TASK: Pick up the post about Airtel's V-Fiber launch after its final sentence and keep writing it.

EXERCISE PASSAGE:
# Airtel launches V-Fiber



## TechnoBOY (Oct 18, 2016)

Airtel today launched ‘V-Fiber’ in Chennai that offers speeds of up to 100 Mbps. It is based on Vectorization, which is Europe’s No.1 fixed broadband technology. Airtel the first operator in India to use this technology.

Airtel said that it has also upgraded local exchanges with equipment to handle fiber speeds. It also said that there is no need for wiring or drilling in customer’s premises, just a new modem upgrade is required to experience ‘V-Fiber’.

Airtel is also offering ‘V-Fiber’ for all its existing customers at no extra monthly cost. All have to pay Rs. 1000 for the new modem. “If customer is not happy with the service within one month, modem charges and the amount will be adjusted in the next billing cycle,” said Airtel. New customers will get unlimited three months trial offer.

MATERIAL PROVIDED:
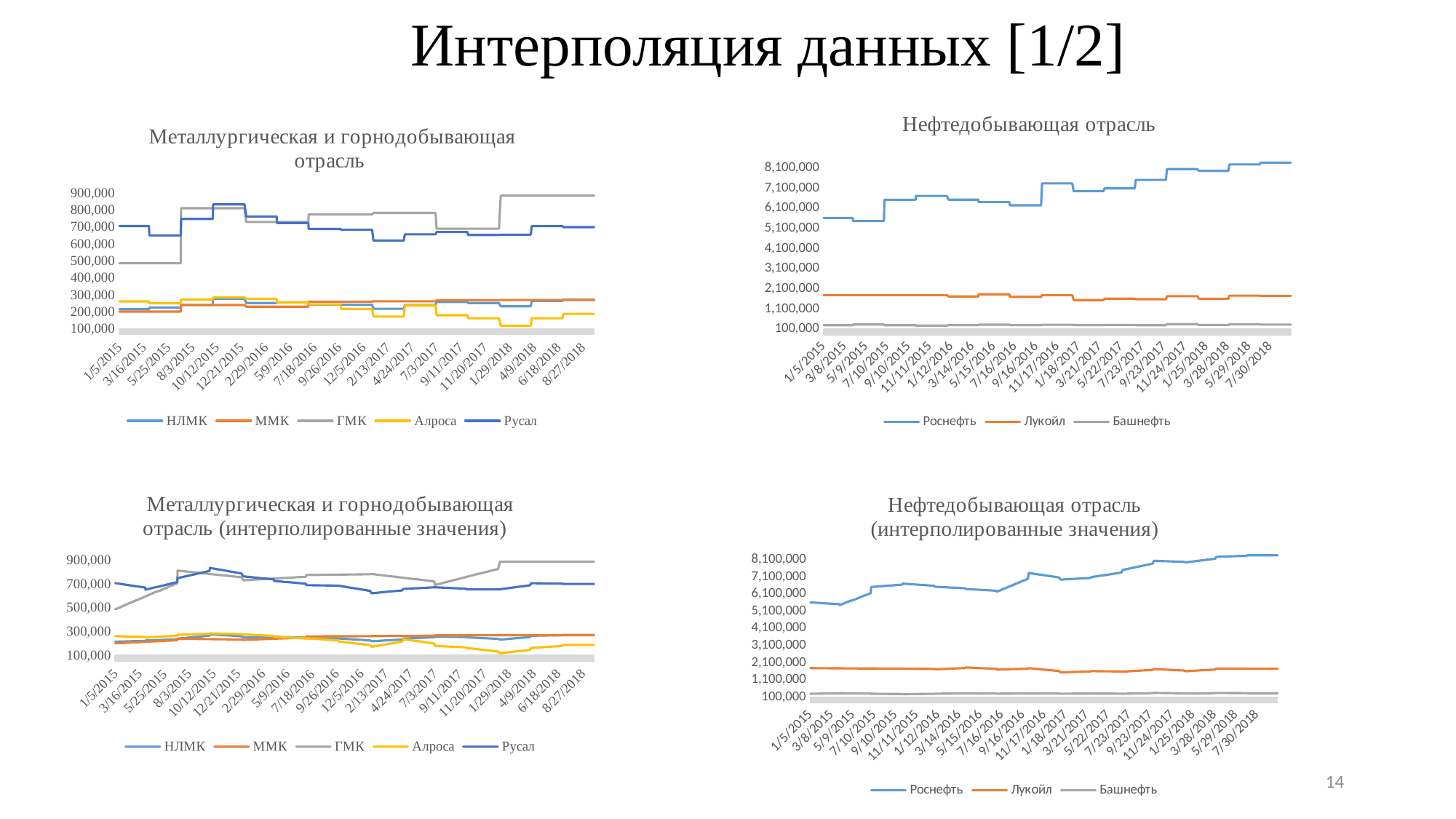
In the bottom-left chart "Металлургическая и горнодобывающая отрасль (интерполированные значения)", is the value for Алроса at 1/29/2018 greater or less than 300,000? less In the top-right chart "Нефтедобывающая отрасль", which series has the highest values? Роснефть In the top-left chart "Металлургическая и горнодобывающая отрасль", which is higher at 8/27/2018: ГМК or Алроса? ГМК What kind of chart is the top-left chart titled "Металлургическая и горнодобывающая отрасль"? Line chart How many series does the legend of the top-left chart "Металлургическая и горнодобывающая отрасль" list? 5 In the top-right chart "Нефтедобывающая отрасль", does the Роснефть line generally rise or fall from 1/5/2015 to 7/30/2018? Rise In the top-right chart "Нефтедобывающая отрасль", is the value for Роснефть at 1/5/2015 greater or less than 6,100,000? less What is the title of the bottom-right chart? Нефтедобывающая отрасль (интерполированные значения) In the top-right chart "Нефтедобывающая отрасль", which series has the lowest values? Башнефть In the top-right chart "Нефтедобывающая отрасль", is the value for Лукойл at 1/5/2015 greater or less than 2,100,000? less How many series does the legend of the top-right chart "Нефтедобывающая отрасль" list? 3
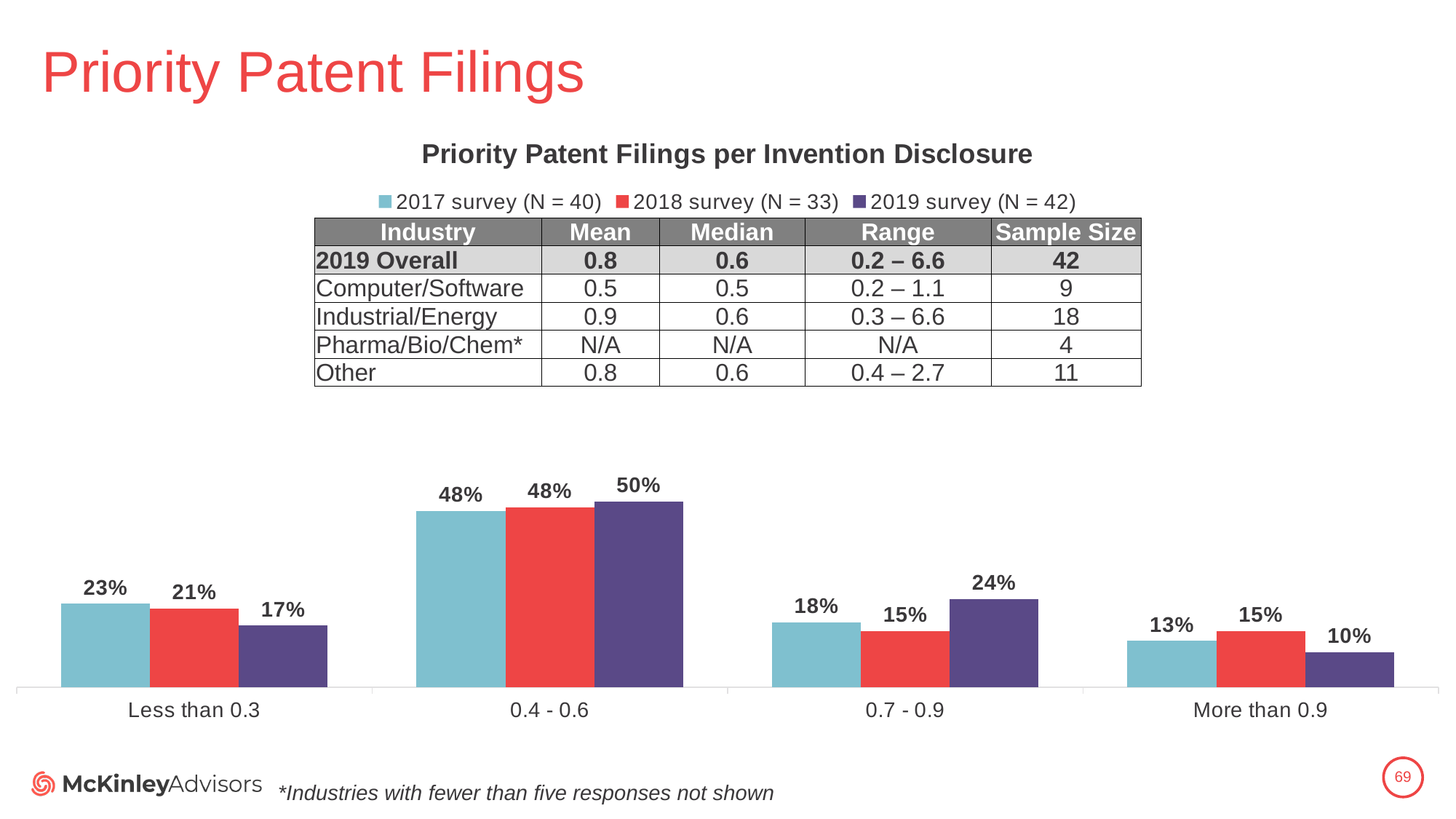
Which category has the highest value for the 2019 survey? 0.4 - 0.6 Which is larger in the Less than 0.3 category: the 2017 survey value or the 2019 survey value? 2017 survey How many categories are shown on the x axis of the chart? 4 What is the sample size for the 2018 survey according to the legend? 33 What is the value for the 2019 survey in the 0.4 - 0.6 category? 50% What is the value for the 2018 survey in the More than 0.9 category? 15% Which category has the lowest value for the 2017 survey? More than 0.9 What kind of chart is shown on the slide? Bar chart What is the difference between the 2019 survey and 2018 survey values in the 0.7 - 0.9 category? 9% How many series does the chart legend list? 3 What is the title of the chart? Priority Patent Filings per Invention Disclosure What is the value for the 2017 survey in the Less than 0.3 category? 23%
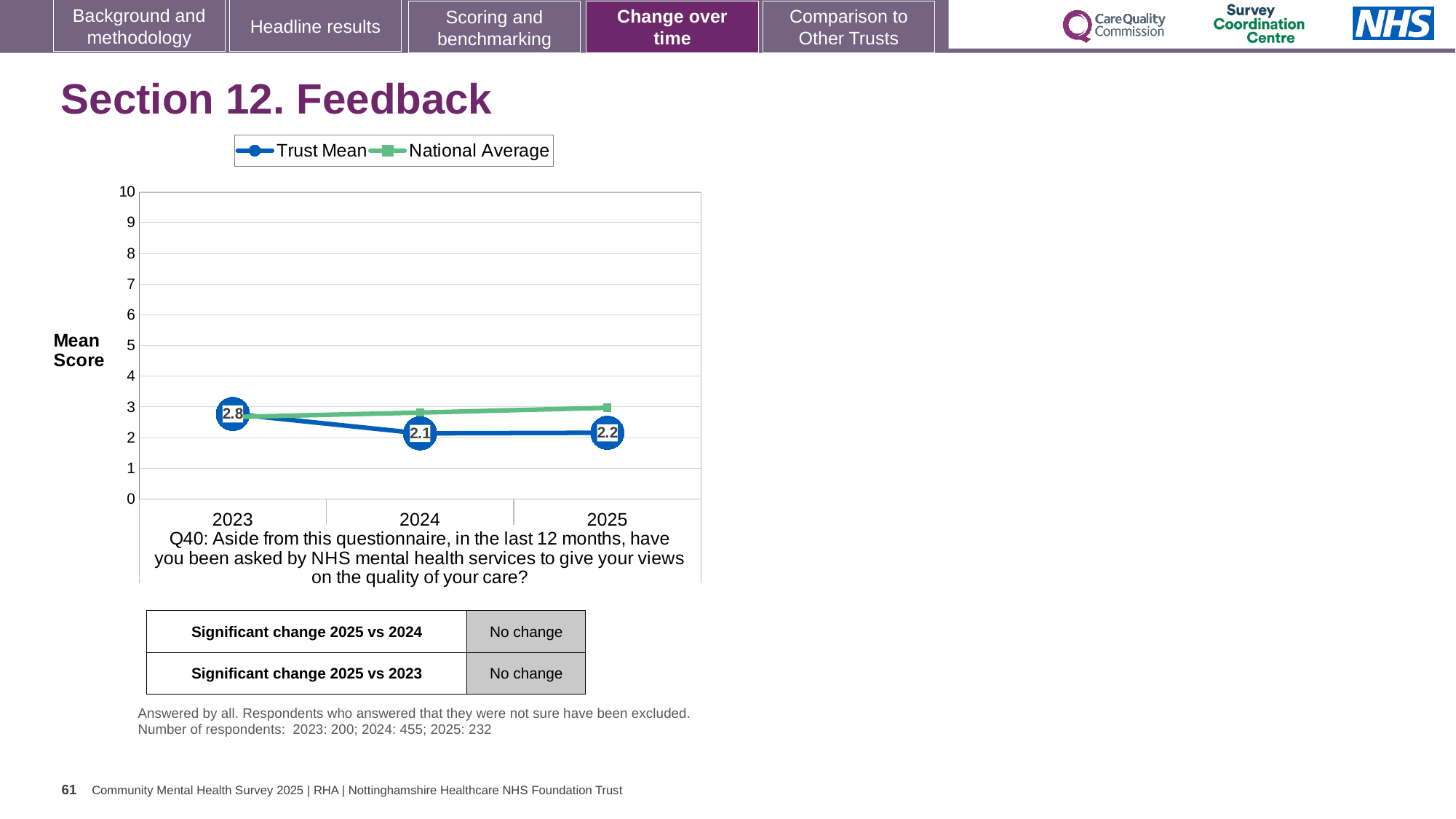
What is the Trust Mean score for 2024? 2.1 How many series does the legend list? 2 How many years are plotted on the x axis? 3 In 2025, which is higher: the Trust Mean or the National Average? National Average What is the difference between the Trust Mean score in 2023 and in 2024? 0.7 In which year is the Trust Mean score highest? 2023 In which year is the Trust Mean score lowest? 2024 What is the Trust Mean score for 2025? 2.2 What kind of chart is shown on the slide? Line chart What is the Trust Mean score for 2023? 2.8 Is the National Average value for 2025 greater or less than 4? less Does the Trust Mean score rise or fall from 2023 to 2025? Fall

RESULT:
Airtel also announced unlimited free voice calling for all broadband customers at no extra cost and it recently started offering myHome Rewards that offers 5GB extra data for broadband users for every Airtel postpaid or DTH connection.

Airtel V-Fiber is currently live in Chennai, coming to Delhi & NCR and Bangalore in coming weeks and will be deployed across 87 cities soon. You can head to airtel.in/vfiber to apply for new V-Fiber connection or file a request to upgrade your existing connection.

This is definitely a good move by Airtel to compete with ACT Fibernet and other internet providers that offer higher speeds at an affordable rate.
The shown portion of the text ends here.